## [Document segment]

GET https://<endpoint-url>/info/configuration

Provides information about the configuration of this storage server with respect to various protocol and size limits. Returns an object mapping configuration item names to their values as enforced by this server. The following configuration items may be present:

  • max_request_bytes: the maximum size in bytes of the overall HTTP request body that will be accepted by the server.
  • max_post_records: the maximum number of records that can be uploaded to a collection in a single POST request.
  • max_post_bytes: the maximum combined size in bytes of the record payloads that can be uploaded to a collection in a single POST request.
  • max_total_records: the maximum total number of records that can be uploaded to a collection as part of a batched upload.
  • max_total_bytes: the maximum total combined size in bytes of the record payloads that can be uploaded to a collection as part of a batched upload.
  • max_record_payload_bytes: the maximum size of an individual BSO payload, in bytes.

DELETE https://<endpoint-url>/storage

Deletes all records for the user. This is URL is provided for backwards- compatibility with the previous version of the syncstorage API; new clients should use DELETE https://<endpoint-url>.

DELETE https://<endpoint-url>

Deletes all records for the user.

Individual Collection Interaction

APIs in this section provide a mechanism for interacting with a single collection.

GET https://<endpoint-url>/storage/<collection>

Returns a list of the BSOs contained in a collection. For example:

["GXS58IDC_12", "GXS58IDC_13", "GXS58IDC_15"]

By default only the BSO ids are returned, but full objects can be requested using the full parameter. If the collection does not exist, an empty list is returned.

This request has additional optional query parameters:

  • ids: a comma-separated list of ids. Only objects whose id is in this list will be returned. A maximum of 100 ids may be provided.

  • newer: a timestamp. Only objects whose last-modified time is strictly greater than this value will be returned.

  • full: any value. If provided then the response will be a list of full BSO objects rather than a list of ids.

  • limit: a positive integer. At most that many objects will be returned. If more than that many objects matched the query, an X-Weave-Next-Offset header will be returned.

  • offset: a string, as returned in the X-Weave-Next-Offset header of a previous request using the limit parameter.

  • sort: sorts the output:
    • ‘newest’ - orders by last-modified time, largest first
    • ‘oldest’ - orders by last-modified time, smallest first
    • ‘index’ - orders by the sortindex, highest weight first

The response may include an X-Weave-Records header indicating the total number of records to expect in the body, if the server can efficiently provide this information.

## [Supplied information]
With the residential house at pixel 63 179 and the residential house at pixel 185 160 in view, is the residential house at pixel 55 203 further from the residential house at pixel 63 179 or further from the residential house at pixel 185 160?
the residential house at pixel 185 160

## [Stated goal]
Write the next part of the storage server API documentation, picking up right after its last sentence.

## [Answer below]
If the request included a limit parameter and there were more than that many items matching the query, the response will include an X-Weave-Next-Offset header. This value can be passed back to the server in the offset parameter to efficiently skip over the items that have already been read. See Example: paging through a large set of items for an example.

Two output formats are available for multiple-record GET requests. They are triggered by the presence of the appropriate format in the Accept request header and are prioritized in the order listed below:

  • application/json: the output is a JSON list of the request records, as either string ids or full JSON objects.
  • application/newlines: the output contains each individual record followed by a newline, as either a string id or a full JSON object.

Potential HTTP error responses include:

  • 400 Bad Request: too many ids were included in the query parameter.

GET https://<endpoint-url>/storage/<collection>/<id>

Returns the BSO in the collection corresponding to the requested id

PUT https://<endpoint-url>/storage/<collection>/<id>

Creates or updates a specific BSO within a collection. The request body must be a JSON object containing new data for the BSO.

If the target BSO already exists then it will be updated with the data from the request body. Fields that are not provided in the request body will not be overwritten, so it is possible to e.g. update the ttl field of a BSO without re-submitting its payload. Fields that are explicitly set to null in the request body will be set to their default value by the server.

If the target BSO does not exist, then fields that are not provided in the request body will be set to their default value by the server.

This request may include the X-If-Unmodified-Since header to avoid overwriting the data if it has been changed since the client fetched it.

Successful responses will return the new last-modified time for the collection.

Note that the server may impose a limit on the amount of data submitted for storage in a single BSO.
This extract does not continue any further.